During World War II he went to Australia and New Zealand as President Roosevelt’s special emissary.
He was a member of Congress between 1937 and 1949 and the Senate from 1949 to 1960. As a Texan, he brought critical Southern support as J F Kennedy‘s vice-presidential running mate in 1960.
Johnson was sworn in as the 36th president of the United States in the aircraft carrying John F Kennedy’s body back to Washington after the Dallas assassination (pictured below).

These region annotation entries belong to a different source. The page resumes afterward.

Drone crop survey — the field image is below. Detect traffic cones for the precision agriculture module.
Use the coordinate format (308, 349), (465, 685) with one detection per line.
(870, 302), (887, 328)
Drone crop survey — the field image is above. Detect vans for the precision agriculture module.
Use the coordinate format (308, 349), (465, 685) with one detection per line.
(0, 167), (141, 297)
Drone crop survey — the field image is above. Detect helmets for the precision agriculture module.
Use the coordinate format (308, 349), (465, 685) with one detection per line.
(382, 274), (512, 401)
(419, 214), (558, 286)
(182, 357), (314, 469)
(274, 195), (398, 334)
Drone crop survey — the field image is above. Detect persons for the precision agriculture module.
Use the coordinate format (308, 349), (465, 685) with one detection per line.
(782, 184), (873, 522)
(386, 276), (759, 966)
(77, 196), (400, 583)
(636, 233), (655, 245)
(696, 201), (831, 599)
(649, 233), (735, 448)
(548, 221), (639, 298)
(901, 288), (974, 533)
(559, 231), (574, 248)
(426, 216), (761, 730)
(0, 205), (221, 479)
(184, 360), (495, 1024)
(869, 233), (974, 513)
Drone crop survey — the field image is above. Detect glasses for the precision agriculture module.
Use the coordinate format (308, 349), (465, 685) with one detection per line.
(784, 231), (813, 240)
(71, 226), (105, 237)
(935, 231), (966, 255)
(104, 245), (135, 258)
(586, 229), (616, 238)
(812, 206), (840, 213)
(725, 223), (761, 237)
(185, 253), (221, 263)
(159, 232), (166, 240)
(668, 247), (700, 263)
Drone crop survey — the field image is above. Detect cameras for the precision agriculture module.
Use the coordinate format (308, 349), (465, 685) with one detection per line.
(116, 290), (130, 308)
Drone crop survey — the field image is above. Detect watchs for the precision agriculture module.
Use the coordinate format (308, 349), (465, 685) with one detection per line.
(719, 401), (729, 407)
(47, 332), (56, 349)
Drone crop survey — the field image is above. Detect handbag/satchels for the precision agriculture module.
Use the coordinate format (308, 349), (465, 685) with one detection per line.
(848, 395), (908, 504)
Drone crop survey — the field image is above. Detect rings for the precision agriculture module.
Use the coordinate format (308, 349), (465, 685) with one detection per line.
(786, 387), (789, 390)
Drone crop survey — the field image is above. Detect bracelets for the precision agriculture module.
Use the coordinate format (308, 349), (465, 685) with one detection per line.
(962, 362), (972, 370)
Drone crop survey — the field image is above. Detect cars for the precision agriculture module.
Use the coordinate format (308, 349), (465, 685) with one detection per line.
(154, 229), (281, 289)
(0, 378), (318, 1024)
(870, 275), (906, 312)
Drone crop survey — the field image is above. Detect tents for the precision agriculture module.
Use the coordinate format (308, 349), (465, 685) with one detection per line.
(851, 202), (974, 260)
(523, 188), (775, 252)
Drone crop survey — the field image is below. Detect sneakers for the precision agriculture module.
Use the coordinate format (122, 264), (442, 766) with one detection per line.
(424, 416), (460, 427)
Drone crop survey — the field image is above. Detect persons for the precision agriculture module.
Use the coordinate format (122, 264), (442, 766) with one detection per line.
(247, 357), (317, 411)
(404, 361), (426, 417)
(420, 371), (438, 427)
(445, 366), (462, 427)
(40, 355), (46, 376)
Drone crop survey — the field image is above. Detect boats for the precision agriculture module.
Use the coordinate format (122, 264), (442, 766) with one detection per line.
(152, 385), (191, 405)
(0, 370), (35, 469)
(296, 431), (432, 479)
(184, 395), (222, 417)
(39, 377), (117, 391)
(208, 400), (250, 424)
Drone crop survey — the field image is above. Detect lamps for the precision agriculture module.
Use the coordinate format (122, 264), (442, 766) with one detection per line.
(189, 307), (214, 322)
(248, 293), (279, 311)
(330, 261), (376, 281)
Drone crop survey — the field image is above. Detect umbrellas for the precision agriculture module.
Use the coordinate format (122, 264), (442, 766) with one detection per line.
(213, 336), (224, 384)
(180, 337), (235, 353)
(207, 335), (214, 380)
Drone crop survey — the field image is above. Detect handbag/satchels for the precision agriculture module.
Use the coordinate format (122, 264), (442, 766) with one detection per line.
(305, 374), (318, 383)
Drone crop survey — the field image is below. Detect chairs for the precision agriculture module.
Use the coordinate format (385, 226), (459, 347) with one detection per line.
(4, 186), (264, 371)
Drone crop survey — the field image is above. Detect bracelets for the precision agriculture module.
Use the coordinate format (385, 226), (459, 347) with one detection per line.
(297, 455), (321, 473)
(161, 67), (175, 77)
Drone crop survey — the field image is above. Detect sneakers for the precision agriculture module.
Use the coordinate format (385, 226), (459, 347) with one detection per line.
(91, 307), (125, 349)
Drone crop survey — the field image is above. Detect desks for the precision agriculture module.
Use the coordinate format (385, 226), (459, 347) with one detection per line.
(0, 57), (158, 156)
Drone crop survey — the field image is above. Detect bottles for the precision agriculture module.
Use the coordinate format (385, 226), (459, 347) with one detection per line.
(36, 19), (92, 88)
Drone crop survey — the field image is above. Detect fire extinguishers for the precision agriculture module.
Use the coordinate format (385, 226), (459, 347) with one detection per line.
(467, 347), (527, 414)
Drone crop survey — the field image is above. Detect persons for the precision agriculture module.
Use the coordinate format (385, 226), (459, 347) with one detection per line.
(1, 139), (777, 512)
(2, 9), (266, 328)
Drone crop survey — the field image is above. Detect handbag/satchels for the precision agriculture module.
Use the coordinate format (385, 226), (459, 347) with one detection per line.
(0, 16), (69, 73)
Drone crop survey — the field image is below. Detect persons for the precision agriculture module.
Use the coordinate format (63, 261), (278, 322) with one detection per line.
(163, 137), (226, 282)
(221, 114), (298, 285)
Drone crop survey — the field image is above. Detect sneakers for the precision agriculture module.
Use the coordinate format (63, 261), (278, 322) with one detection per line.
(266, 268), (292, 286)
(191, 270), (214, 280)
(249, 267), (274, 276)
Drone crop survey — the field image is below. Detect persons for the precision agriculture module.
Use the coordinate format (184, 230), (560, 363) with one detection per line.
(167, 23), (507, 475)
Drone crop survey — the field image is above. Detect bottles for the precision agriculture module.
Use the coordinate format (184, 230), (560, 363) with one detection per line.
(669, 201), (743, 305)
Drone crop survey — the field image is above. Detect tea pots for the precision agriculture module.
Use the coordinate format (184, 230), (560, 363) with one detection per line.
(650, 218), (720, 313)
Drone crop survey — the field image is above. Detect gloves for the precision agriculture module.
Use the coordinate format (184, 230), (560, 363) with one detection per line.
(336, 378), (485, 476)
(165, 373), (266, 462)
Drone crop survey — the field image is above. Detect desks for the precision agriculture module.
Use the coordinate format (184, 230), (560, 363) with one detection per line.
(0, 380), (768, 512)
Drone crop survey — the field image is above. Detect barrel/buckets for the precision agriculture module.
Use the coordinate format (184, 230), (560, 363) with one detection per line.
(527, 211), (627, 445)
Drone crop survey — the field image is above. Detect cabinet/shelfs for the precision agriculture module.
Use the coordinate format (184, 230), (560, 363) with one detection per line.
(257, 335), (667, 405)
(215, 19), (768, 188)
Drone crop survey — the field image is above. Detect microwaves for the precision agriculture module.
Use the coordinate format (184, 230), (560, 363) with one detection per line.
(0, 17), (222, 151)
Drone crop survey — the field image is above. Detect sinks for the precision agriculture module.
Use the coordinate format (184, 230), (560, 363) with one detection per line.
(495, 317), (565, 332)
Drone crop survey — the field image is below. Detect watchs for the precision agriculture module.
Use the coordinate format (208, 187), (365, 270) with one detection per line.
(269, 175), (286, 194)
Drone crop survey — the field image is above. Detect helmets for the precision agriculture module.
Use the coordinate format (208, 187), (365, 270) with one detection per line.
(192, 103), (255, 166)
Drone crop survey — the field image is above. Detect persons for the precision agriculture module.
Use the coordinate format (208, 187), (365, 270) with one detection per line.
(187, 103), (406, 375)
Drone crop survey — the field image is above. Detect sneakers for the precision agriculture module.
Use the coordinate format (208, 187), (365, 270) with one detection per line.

Air Force One touched down at Andrews Air Force on 22 November a little after 6 pm, a mere two minutes after technicians had cobbled together a bank of microphones that would enable the new president to address a shocked nation.
Before he spoke, however, the coffin containing the body of his predecessor, John F Kennedy, was taken off the plane, accompanied by his widow, Jacqueline, her suit and stockings stained with his blood. Though it had been suggested she freshen up, the former first lady declined saying, “Let them see what they’ve done”.
Johnson successfully won congressional support for many of Kennedy’s New Frontier proposals, most conspicuously in the area of civil rights. He moved beyond the New Frontier to declare ”war on poverty” supported by Great Society legislation (civil rights, education, alleviation of poverty).
His foreign policy met with considerably less success, however.
After the Tonkin Gulf Incident which escalated US involvement in the Vietnam War, Johnson began America’s direct involvement in the ground war in Vietnam, and by 1968 over 550,000 American soldiers were inside Vietnam.
The support won by Johnson’s domestic reforms dissipated, and as casualties mounted (US troops were being killed at the rate of over 1,000 a month) and success seemed further away than ever, Johnson’s popularity plummeted.
College students and others protested, burned draft cards, and chanted “Hey, hey, LBJ – how many kids did you kill today?”.
He declined to run for re-election in 1968, stating “I shall not seek, nor will I accept the nomination of my party for, another term as your President”.
Lyndon Johnson died at his ranch on 22 January 1973 at the age of 64, from a heart attack (his third). He was found dead by Secret Service agents, in his bed, with a telephone in his hand.
His health had been affected by years of heavy smoking, poor dietary habits and stress. The former president had severe heart disease and had previously suffered heart attacks in July 1955 and April 1972.
His death came the day before a ceasefire was signed in Vietnam.